======== Reading text

Why Adam Works: Understanding Every Major Optimizer Through the Loss Landscape

5 minute read

Published:

During my first serious training run at Synthure, I watched a model converge beautifully for 40 epochs, then diverge. Learning rate too high, I assumed. I halved it. It diverged again, faster. I halved it again. Now it converged but plateaued far above the target loss. After two days I realized what was actually wrong: I was using SGD with momentum on a loss landscape with wildly different curvatures along different parameter directions, and no single learning rate could handle both the shallow ravines and the steep walls simultaneously.

That experience sent me back to first principles. This post traces the development from SGD to Adam to Muon, not as a list of formulas but as a sequence of problems and their solutions, each optimizer emerging naturally from what the previous one couldn’t handle.


The Curvature Problem

Consider a quadratic loss $L(\theta) = \frac{1}{2}\theta^T A\theta$ where $A$ is positive definite with eigenvalues $\lambda_1 \leq \cdots \leq \lambda_d$. Gradient descent updates $(I - \eta A)\theta_t$, and convergence requires $\eta < 2/\lambda_d$. The convergence rate along the $i$-th eigendirection is $1 - \eta\lambda_i^t$, fast along steep directions, glacially slow along shallow ones.

The condition number $\kappa = \lambda_d/\lambda_1$ is the core problem. To stay stable along the steepest direction we must use $\eta \approx 1/\lambda_d$; convergence along the shallowest then requires $O(\kappa)$ steps. For real neural networks $\kappa > 10^6$. No single learning rate fixes this, it is a fundamental geometric mismatch between the Euclidean update and the curved landscape.


Momentum: Memory Along Consistent Directions

Momentum accumulates a velocity $v_t = \beta v_{t-1} + (1-\beta)g_t$ and steps along $v_t$ rather than $g_t$. Along consistent gradient directions (shallow ravines), velocity builds; across inconsistent ones (steep walls), it damps. The effective step size along low-curvature directions scales as $1/(1-\beta)$, a $10\times$ boost for $\beta = 0.9$.

On Rosenbrock’s function: SGD takes approximately 10,000 iterations to reach the minimum; momentum takes approximately 1,200. The geometry this exploits is simple: ravines are traversed faster when you carry speed into them.


RMSProp: Per-Parameter Curvature Adaptation

Momentum doesn’t fix the condition number problem, it only exploits directional consistency. RMSProp attacks the condition number directly by maintaining a per-parameter estimate of recent gradient scale $v_t = \beta v_{t-1} + (1-\beta)g_t^2$ and dividing each step by $\sqrt{v_t} + \varepsilon$. Parameters in steep directions accumulate large $v$ and get small steps; parameters in flat directions keep small $v$ and get large steps. The effective condition number of the update approaches 1 regardless of the raw curvature.

On the Beale test function: SGD needs ~12,000 iterations, RMSProp needs ~800. The advantage is not speed in one direction, it’s the ability to simultaneously handle all directions correctly.

================

**Activity list**
(1) In the optimizer post, roughly how many iterations does momentum take to reach the minimum of Rosenbrock's function?
(2) Carry on the post about optimizers and the loss landscape from its last sentence.

======== Data supplied

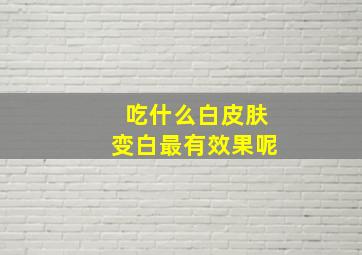 吃什么白皮肤
变白最有效果呢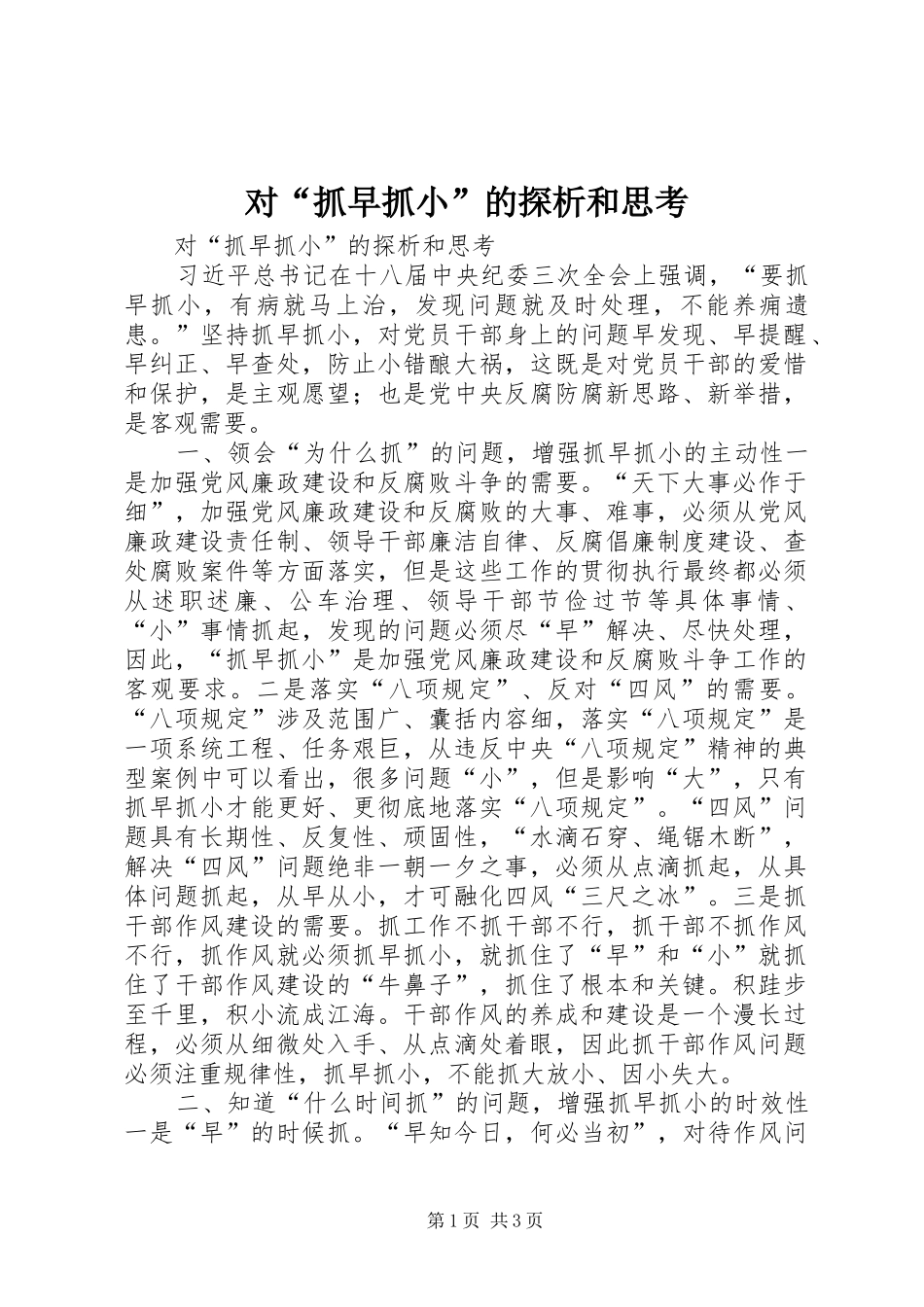 对“抓早抓小”的探析和思考

对“抓早抓小”的探析和思考

习近平总书记在十八届中央纪委三次全会上强调，“要抓早抓小，有病就马上治，发现问题就及时处理，不能养痈遗患。”坚持抓早抓小，对党员干部身上的问题早发现、早提醒、早纠正、早查处，防止小错酿大祸，这既是对党员干部的爱惜和保护，是主观愿望；也是党中央反腐防腐新思路、新举措，是客观需要。

一、领会“为什么抓”的问题，增强抓早抓小的主动性一是加强党风廉政建设和反腐败斗争的需要。“天下大事必作于细”，加强党风廉政建设和反腐败的大事、难事，必须从党风廉政建设责任制、领导干部廉洁自律、反腐倡廉制度建设、查处腐败案件等方面落实，但是这些工作的贯彻执行最终都必须从述职述廉、公车治理、领导干部节俭过节等具体事情、“小”事情抓起，发现的问题必须尽“早”解决、尽快处理，因此，“抓早抓小”是加强党风廉政建设和反腐败斗争工作的客观要求。二是落实“八项规定”、反对“四风”的需要。“八项规定”涉及范围广、囊括内容细，落实“八项规定”是一项系统工程、任务艰巨，从违反中央“八项规定”精神的典型案例中可以看出，很多问题“小”，但是影响“大”，只有抓早抓小才能更好、更彻底地落实“八项规定”。“四风”问题具有长期性、反复性、顽固性，“水滴石穿、绳锯木断”，解决“四风”问题绝非一朝一夕之事，必须从点滴抓起，从具体问题抓起，从早从小，才可融化四风“三尺之冰”。三是抓干部作风建设的需要。抓工作不抓干部不行，抓干部不抓作风不行，抓作风就必须抓早抓小，就抓住了“早”和“小”就抓住了干部作风建设的“牛鼻子”，抓住了根本和关键。积跬步至千里，积小流成江海。干部作风的养成和建设是一个漫长过程，必须从细微处入手、从点滴处着眼，因此抓干部作风问题必须注重规律性，抓早抓小，不能抓大放小、因小失大。

二、知道“什么时间抓”的问题，增强抓早抓小的时效性一是“早”的时候抓。“早知今日，何必当初”，对待作风问

第1页 共3页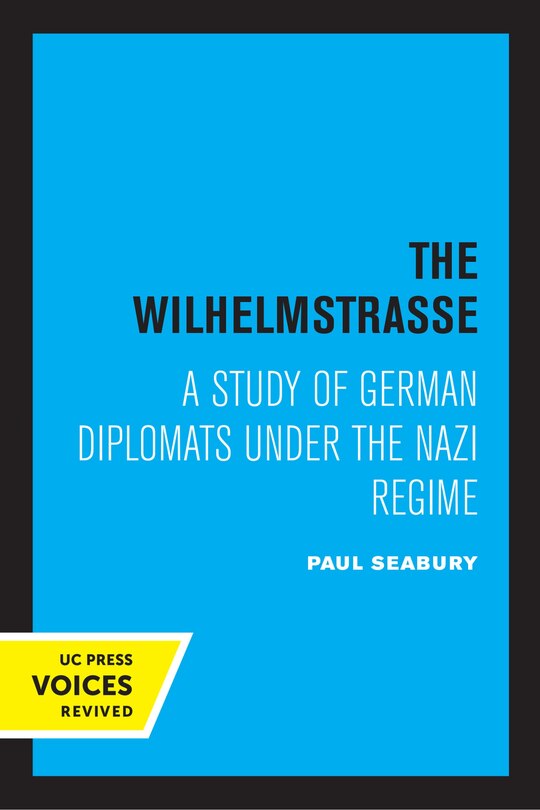 THE WILHELMSTRASSE

A STUDY OF GERMAN DIPLOMATS UNDER THE NAZI REGIME

PAUL SEABURY

UC PRESS
VOICES
REVIVED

================

**Exercise results**
(1) Approximately 1,200 iterations.

(2)
Adam: Both Corrections Together

Adam (Kingma & Ba, 2014) combines momentum and per-parameter scaling with bias corrections for the cold start:

m = beta1 * m + (1 - beta1) * g          # first moment (momentum)
v = beta2 * v + (1 - beta2) * g**2       # second moment (scale)
m_hat = m / (1 - beta1**t)               # bias correction
v_hat = v / (1 - beta2**t)
theta -= lr * m_hat / (sqrt(v_hat) + eps)

The bias corrections are not cosmetic. At step 1 with $\beta_1 = 0.9$, the raw first moment $m = 0.1 \cdot g_1$ is $10\times$ too small; the correction recovers the true gradient. Without it, early steps are dramatically undersized, wasting the critical phase when the model is furthest from a minimum.

Benchmark on a 6-layer transformer, 10,000 training steps, identical seeds:

OptimizerVal perplexitySteps to PPL < 50
SGD67.3Never
SGD + momentum41.28,200
RMSProp28.43,100
Adam19.71,400

The improvement at each step is real and consistent. Adam is not magic, it is the conjunction of two geometric corrections that individually matter and together matter more.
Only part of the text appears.